What is public engagement?

The most widely accepted definition of public engagement is that given by the National Coordinating Centre for Public Engagement (NCCPE):

“Public engagement describes the myriad of ways in which the activity and benefits of higher education and research can be shared with the public. Engagement is by definition a two-way process, involving interaction and listening, with the goal of generating mutual benefit.”

This could take place at any part of the research lifecycle and should go beyond outreach and should instead focus on creating two way dialogue between researchers and the “public”.  That could be as simple as incorporating an open discussion into a public lecture, but could be as detailed as doing a piece of research in partnership with the public.

How you engage will be heavily influenced by what your research is about, and who is society that piece of research has the potential to impact. A good general recommendation however is to plan from the beginning how you will engage your stakeholders at different milestones throughout the project, and consider a mixture of both dissemination and more active engagement through the cycle of the project.

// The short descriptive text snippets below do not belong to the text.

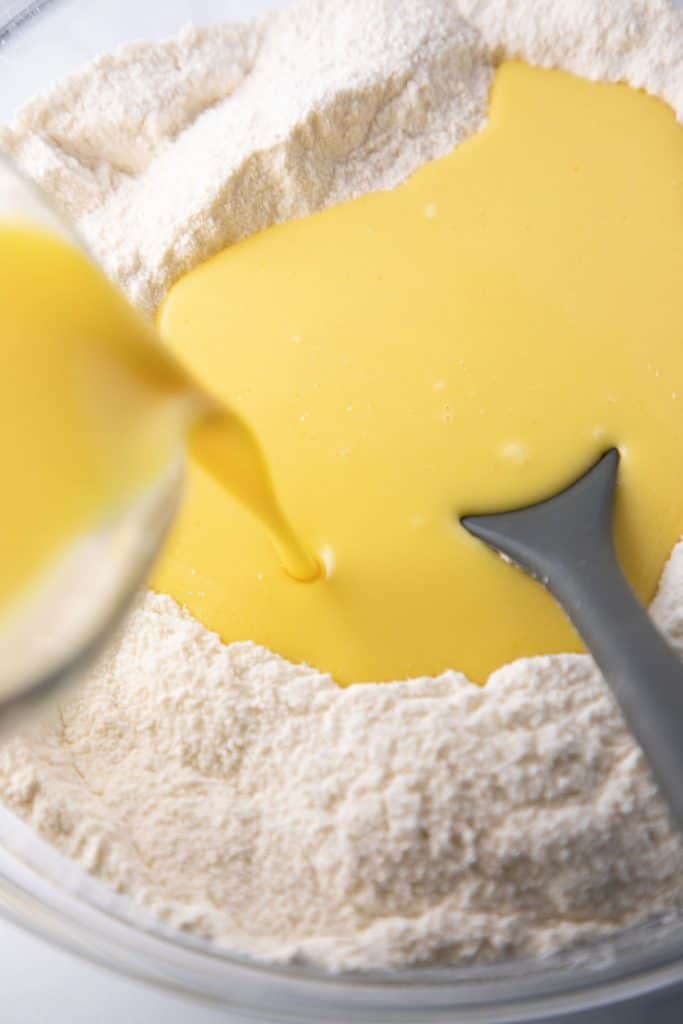 wet ingredients being poured into a well of dry ingerdients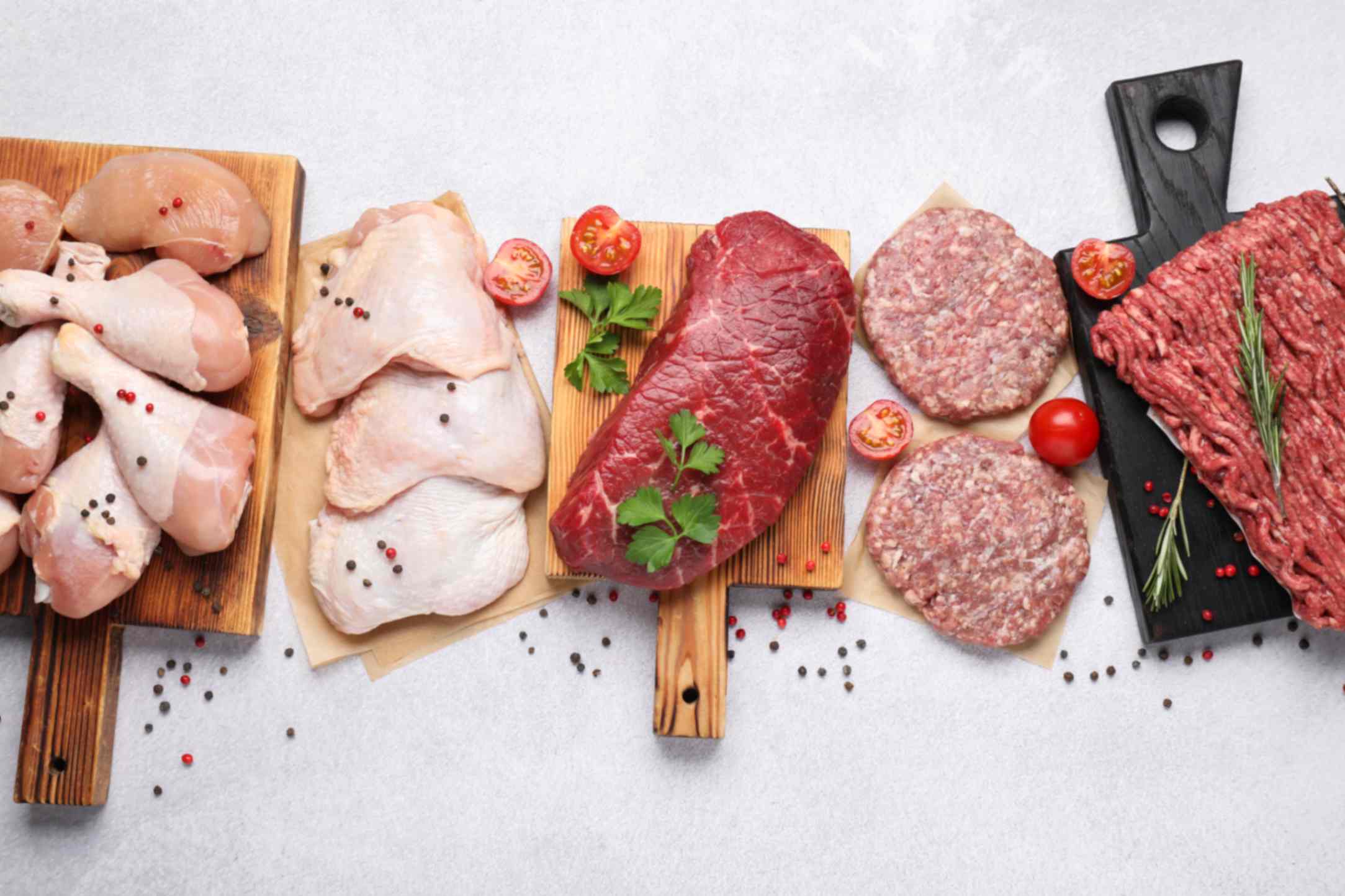 A busy Tariq Halal counter in summer with chicken thighs, lamb chops, sausages and BBQ boxes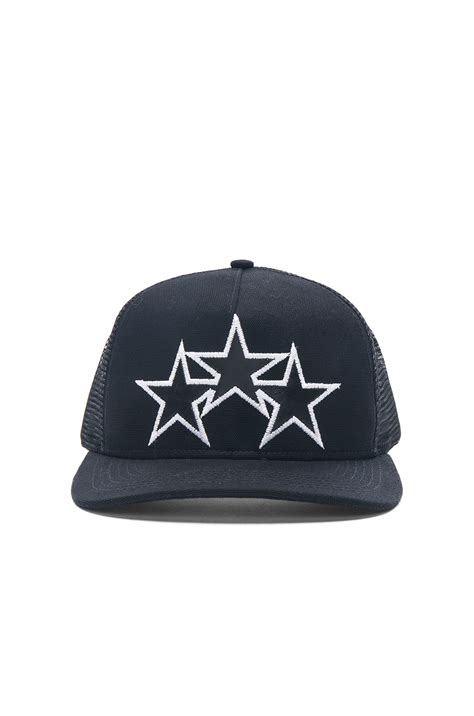 Amiri Star Trucker Hat in Black | FWRD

Who the “public” are, should vary depending on your research.  You are unlikely to generate significant impact by collectively viewing people as the general public, however you may be more successful by considering instead who your research users may be and instead focussing on engaging those pockets of the public.

How public engagement can help to develop your research impact

In order to achieve impact you are likely to need to use a combination of pathways, of which public engagement can be a powerful option.  For example if you were looking to embed policy change based on your research, getting public opinion on side through public engagement to both disseminate facts and also inform your research to begin with, may make it a lot easier to get policy makers to listen – especially if you’re dealing with a topic that may be considered controversial.

The public can be influential lobbyists – so giving the right information to the right people can be a powerful tool.  Engaging with grassroots lobbyists who have a passion for the issue and the connections to lobby for change can make it easier to make a difference with your research.